== Exercise input

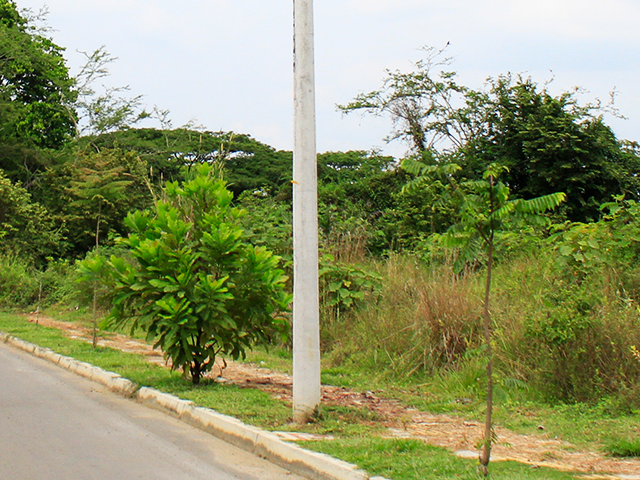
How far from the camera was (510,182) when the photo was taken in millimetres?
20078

====
== Exercise input

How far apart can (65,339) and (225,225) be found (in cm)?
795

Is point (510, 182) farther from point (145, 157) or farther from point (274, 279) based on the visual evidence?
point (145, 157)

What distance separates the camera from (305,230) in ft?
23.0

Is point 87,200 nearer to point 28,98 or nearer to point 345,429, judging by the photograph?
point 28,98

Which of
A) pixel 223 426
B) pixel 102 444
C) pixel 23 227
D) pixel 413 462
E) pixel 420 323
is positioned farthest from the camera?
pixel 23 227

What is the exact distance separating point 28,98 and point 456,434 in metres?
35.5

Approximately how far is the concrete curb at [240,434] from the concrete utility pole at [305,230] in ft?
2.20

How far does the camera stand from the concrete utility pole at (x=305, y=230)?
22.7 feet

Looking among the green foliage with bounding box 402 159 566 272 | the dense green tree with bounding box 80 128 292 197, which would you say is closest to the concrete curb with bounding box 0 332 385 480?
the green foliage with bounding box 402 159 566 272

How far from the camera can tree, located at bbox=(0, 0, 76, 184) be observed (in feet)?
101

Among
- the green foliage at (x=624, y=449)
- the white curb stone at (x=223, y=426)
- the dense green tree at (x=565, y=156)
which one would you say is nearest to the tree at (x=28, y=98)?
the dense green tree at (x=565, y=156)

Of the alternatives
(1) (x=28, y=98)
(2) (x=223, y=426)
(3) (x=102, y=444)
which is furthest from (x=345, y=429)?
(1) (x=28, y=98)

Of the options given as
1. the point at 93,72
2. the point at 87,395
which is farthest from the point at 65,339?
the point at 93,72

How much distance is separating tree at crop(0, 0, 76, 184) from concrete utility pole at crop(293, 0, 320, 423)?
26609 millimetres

====

◆ **Required work**
Write out the records from the line with "What distance separates" to the line with "26609 millimetres", both included, as a numbered list with the blank lines dropped.

◆ **Problem solution**
1. What distance separates the camera from (305,230) in ft?
2. 23.0
3. Is point 87,200 nearer to point 28,98 or nearer to point 345,429, judging by the photograph?
4. point 28,98
5. Which of
6. A) pixel 223 426
7. B) pixel 102 444
8. C) pixel 23 227
9. D) pixel 413 462
10. E) pixel 420 323
11. is positioned farthest from the camera?
12. pixel 23 227
13. What is the exact distance separating point 28,98 and point 456,434 in metres?
14. 35.5
15. Approximately how far is the concrete curb at [240,434] from the concrete utility pole at [305,230] in ft?
16. 2.20
17. How far does the camera stand from the concrete utility pole at (x=305, y=230)?
18. 22.7 feet
19. Looking among the green foliage with bounding box 402 159 566 272 | the dense green tree with bounding box 80 128 292 197, which would you say is closest to the concrete curb with bounding box 0 332 385 480?
20. the green foliage with bounding box 402 159 566 272
21. How far from the camera can tree, located at bbox=(0, 0, 76, 184) be observed (in feet)?
22. 101
23. Among
24. - the green foliage at (x=624, y=449)
25. - the white curb stone at (x=223, y=426)
26. - the dense green tree at (x=565, y=156)
27. which one would you say is nearest to the tree at (x=28, y=98)?
28. the dense green tree at (x=565, y=156)
29. Of the alternatives
30. (1) (x=28, y=98)
31. (2) (x=223, y=426)
32. (3) (x=102, y=444)
33. which is furthest from (x=345, y=429)?
34. (1) (x=28, y=98)
35. Of the options given as
36. 1. the point at 93,72
37. 2. the point at 87,395
38. which is farthest from the point at 65,339?
39. the point at 93,72
40. How much distance is separating tree at crop(0, 0, 76, 184) from concrete utility pole at crop(293, 0, 320, 423)?
41. 26609 millimetres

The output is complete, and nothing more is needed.